For decades, fiction teachers have assailed their students with the admonition to "Show, don't tell." Now, that charge has reached its ultimate expression in the dazzling Important Artifacts, the second work by New York Times op-ed page art director Leanne Shapton.
Foregoing narrative entirely, Shapton tells the story of a couple's relationship in the form of a staggeringly precise ersatz auction catalog that annotates the common detritus of a love affair — notes, CD mixes, e-mails, photos, books-- and places the objects up for sale.

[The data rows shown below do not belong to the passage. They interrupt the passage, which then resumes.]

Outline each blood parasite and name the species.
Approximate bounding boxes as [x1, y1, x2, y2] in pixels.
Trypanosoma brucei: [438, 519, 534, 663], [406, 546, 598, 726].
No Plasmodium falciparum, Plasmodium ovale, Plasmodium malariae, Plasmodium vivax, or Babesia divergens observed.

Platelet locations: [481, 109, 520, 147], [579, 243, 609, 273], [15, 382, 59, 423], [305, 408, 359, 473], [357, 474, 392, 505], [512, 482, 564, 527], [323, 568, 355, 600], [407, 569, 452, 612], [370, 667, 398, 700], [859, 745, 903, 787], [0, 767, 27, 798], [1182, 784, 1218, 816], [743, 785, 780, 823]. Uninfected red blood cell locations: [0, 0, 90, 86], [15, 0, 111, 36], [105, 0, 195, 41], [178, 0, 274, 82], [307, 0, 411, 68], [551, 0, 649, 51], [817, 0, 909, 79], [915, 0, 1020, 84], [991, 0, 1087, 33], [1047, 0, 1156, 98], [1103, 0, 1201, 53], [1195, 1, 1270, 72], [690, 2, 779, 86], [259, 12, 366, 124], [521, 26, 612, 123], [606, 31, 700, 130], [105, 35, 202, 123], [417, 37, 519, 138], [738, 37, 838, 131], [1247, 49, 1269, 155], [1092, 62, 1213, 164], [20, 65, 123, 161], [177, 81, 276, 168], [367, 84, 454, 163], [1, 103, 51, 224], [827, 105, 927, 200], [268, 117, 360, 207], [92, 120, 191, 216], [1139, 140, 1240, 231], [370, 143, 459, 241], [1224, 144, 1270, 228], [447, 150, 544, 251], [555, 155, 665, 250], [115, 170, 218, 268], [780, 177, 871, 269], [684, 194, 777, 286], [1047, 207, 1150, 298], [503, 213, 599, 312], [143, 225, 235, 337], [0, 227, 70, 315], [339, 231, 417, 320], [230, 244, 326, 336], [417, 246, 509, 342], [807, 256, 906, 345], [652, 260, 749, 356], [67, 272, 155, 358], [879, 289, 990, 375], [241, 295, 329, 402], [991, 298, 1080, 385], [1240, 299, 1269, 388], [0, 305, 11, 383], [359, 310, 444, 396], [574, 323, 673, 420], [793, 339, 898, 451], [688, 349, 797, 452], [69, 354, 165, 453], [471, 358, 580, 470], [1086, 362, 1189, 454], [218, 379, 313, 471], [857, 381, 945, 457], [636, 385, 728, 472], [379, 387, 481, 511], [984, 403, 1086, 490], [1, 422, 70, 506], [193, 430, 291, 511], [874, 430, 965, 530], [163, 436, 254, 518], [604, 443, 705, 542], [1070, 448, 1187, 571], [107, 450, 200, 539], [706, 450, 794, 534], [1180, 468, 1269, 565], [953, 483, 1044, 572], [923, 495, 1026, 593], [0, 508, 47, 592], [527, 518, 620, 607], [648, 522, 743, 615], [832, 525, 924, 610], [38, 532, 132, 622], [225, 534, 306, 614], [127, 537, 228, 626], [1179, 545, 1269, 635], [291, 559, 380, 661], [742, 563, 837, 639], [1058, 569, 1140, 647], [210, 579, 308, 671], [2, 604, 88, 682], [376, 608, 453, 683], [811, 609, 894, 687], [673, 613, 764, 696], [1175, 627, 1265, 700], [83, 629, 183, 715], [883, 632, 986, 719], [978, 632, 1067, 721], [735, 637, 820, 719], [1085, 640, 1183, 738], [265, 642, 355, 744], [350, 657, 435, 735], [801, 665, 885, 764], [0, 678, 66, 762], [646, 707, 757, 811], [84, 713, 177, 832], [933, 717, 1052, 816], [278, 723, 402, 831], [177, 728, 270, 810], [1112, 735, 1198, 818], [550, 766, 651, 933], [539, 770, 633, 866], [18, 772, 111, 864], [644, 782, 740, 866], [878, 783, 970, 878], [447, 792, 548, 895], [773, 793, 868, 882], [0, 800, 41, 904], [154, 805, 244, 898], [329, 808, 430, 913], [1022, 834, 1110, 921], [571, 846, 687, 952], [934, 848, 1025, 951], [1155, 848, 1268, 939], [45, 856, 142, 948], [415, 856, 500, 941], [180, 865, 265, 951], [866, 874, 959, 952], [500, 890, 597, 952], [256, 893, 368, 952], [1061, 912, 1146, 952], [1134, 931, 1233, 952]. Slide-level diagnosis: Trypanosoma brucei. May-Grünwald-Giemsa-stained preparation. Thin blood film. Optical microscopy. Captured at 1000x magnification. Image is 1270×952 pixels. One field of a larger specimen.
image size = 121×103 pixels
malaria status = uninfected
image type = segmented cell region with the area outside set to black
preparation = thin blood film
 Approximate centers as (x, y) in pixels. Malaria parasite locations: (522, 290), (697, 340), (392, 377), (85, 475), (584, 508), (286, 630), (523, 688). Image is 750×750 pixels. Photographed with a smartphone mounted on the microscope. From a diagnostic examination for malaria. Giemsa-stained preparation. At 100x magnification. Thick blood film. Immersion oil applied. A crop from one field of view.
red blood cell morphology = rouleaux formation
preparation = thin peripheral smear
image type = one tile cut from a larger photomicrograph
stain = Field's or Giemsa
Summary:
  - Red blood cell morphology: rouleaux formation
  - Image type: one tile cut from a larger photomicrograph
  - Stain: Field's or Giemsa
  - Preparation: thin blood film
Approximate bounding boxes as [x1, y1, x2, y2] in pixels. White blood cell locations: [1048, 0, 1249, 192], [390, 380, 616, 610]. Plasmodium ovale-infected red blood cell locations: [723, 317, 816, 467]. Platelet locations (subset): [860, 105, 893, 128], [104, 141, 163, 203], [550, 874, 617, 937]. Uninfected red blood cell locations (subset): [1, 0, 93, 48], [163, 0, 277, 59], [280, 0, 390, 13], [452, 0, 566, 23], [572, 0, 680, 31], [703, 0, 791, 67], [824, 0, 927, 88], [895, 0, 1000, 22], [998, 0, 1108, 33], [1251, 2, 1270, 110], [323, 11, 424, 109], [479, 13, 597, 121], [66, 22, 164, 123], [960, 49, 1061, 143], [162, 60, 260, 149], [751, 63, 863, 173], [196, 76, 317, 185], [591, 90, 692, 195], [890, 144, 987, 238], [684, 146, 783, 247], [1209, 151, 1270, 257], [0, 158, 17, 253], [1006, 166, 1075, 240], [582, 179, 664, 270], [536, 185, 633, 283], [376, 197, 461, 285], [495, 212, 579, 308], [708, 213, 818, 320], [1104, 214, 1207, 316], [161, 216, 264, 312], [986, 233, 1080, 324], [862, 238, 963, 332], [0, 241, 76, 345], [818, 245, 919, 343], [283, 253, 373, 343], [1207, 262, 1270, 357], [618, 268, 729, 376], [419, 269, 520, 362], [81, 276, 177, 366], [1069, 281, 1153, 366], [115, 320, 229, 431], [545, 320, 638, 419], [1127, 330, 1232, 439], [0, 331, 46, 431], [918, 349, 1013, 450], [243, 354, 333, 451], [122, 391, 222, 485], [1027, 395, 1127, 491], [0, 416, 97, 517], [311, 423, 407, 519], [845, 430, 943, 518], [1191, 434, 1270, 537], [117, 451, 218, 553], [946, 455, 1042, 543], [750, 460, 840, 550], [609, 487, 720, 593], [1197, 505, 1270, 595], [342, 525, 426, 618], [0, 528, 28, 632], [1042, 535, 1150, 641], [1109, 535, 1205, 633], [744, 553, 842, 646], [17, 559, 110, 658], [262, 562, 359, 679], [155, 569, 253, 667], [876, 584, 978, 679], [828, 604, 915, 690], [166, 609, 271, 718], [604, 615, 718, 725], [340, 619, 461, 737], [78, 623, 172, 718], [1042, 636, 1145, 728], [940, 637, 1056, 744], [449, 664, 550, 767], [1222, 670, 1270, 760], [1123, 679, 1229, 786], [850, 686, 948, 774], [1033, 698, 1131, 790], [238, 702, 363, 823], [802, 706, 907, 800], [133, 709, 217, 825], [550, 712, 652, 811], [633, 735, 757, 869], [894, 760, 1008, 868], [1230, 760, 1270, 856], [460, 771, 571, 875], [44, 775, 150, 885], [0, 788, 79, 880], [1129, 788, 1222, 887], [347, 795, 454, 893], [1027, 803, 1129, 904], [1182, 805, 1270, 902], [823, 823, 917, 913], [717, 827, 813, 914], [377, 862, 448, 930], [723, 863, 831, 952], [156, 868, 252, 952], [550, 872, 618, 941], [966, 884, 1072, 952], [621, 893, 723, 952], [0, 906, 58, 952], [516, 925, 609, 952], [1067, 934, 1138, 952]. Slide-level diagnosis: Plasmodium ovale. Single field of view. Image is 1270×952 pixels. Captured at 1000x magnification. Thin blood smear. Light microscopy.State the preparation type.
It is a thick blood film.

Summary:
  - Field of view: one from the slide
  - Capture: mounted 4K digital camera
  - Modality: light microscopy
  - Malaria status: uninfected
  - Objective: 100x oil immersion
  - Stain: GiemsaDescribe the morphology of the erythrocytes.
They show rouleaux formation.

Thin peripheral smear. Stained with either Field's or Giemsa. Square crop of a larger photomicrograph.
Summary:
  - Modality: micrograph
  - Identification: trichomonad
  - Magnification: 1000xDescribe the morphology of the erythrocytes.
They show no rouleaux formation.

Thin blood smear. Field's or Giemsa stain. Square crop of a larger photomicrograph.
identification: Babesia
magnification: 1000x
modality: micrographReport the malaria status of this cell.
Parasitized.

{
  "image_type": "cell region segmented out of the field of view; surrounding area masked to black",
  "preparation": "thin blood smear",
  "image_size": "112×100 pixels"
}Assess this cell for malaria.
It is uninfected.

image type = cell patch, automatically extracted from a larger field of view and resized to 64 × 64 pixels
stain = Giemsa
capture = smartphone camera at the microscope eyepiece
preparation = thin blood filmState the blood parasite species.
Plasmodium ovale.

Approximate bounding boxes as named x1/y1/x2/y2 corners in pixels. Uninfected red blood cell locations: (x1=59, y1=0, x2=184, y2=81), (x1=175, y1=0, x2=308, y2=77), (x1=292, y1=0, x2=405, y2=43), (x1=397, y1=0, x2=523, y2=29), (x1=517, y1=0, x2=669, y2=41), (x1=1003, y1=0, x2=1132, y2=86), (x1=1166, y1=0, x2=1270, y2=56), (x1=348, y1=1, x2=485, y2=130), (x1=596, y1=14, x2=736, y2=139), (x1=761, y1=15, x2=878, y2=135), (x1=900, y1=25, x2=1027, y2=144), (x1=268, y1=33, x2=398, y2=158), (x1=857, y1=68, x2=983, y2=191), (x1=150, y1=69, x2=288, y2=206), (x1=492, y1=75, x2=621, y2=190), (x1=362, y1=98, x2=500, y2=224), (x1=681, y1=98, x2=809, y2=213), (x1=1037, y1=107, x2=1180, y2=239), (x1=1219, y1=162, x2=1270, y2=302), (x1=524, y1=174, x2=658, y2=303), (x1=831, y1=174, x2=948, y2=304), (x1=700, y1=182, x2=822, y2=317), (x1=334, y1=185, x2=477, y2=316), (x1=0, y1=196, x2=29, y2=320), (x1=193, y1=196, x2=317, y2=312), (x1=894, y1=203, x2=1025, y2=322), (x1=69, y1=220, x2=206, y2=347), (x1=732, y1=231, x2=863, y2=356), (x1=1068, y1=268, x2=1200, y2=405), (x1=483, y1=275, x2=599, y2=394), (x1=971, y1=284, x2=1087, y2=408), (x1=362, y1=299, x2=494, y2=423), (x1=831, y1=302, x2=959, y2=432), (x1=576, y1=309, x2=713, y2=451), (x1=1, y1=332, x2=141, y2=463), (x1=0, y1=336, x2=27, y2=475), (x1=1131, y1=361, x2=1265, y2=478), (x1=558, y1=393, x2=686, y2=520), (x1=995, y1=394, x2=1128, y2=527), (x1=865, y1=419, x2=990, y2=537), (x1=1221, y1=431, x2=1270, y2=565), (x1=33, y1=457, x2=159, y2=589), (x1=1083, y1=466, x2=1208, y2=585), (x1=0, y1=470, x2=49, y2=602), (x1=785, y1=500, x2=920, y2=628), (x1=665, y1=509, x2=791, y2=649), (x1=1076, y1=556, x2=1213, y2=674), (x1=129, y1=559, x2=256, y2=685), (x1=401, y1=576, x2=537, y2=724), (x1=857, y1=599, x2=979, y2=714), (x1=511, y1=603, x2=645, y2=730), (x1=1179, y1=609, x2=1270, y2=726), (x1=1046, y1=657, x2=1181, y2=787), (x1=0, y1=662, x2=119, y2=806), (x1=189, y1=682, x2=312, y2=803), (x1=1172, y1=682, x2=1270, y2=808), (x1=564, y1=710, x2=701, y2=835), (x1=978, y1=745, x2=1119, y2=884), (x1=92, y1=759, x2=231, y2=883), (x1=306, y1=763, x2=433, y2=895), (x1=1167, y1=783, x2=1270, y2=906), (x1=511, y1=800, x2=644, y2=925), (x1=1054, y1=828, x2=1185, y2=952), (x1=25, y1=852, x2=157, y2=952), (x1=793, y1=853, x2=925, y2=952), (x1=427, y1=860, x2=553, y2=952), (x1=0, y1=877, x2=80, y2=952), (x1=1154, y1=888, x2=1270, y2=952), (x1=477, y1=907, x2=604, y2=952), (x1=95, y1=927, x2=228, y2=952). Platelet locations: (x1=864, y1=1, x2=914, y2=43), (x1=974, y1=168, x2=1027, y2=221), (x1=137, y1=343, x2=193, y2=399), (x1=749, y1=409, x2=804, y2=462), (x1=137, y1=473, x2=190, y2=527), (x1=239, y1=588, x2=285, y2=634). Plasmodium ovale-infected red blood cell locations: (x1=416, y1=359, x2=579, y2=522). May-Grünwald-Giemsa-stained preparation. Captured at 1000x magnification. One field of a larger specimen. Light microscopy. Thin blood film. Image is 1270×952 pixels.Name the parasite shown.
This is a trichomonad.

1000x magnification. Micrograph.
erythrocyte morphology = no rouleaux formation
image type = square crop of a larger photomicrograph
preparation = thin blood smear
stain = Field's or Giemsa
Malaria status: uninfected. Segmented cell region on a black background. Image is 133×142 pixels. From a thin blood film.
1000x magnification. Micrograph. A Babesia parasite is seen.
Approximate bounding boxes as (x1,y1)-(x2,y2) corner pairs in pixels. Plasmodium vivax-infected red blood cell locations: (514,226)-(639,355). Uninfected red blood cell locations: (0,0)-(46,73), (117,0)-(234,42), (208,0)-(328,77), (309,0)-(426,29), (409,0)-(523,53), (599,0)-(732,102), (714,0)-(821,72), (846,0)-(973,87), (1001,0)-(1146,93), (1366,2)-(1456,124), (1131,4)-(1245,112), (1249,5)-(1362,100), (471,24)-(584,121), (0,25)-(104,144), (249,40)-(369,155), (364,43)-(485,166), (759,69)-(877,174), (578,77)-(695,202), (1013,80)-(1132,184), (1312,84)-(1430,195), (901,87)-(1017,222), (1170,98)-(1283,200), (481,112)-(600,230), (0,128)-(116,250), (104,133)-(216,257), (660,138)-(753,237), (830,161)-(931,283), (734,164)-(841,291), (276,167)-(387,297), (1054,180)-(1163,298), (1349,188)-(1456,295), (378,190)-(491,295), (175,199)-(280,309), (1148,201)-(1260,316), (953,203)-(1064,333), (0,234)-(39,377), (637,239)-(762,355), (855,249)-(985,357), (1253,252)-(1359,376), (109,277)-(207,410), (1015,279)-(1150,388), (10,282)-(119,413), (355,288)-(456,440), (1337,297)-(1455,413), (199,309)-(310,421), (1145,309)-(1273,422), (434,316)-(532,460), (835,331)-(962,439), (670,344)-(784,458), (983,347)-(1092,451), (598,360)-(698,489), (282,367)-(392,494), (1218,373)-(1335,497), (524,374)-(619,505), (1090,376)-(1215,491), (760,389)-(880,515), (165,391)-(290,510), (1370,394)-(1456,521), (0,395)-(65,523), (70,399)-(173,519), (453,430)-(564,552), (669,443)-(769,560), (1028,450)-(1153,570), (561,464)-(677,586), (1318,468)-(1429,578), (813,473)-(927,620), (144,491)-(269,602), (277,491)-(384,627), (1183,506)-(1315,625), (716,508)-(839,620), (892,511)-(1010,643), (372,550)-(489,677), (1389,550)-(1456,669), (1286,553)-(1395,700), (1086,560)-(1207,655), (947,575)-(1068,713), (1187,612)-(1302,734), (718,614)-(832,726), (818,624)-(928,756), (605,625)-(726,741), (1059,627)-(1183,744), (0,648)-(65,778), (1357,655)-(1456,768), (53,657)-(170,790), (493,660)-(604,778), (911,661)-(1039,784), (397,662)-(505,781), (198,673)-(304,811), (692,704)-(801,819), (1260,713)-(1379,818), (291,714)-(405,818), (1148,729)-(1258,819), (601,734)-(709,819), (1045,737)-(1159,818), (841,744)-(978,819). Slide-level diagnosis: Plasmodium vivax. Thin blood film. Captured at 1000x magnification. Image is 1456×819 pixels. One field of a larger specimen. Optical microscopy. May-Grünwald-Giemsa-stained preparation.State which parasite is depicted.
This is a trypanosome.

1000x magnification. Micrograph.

The couple in question, as we learn from their exhibited objects, comprises one Lenore Doolan, who writes the fictional Times recipe column "Cakewalk," and Harold Morris, a photographer whose work often takes him to exotic locales. Members of the common-variety, urban-dwelling, intellectual-cum-sensualist set, Lenore and Harold curate their own lives as lovingly as does Shapton's fictional auction house. They're more likely to gift one another vintage T-shirts and Cindy Sherman collections than Gap cards or iPod docks. But such stabs at individuality aren't affectations. Like their creator, the two believe strongly in the power of objects to transmit messages both explicit (a handmade Valentine) and coded (ex-girlfriend's sunglasses).
In choosing the conceit of an auction catalog, Shapton reminds us that the story of love can be told through the things we leave behind, but also by the condition in which we leave them. Although we glean many important details from the catalog's featured letters and e-mails — Harold drinks, Lenore hurls things at him during fights — the revelations imparted obliquely are what fascinate.
Book descriptions carefully note the song lyrics Harold has scribbled into each flyleaf, verses that reveal his state of mind more aptly to us than he can to Lenore. The first line of Lenore's columns, clippings of which are on offer, is often an uncanny comment on how things are going with Harold. One of her old shopping lists veers into an index of names we suddenly understand to be all of the men Lenore has ever slept with — in order. And, most poignantly, a majority of the photos for sale bear notations that indicate pinpricks or tape residue, suggestions that they were tacked above a desk or bed in better days.
It's a detailed spectacle of a relationship's demise, one in which a photo of a broken favorite mug with a note attached promising to fix it is easily worth more than a thousand words.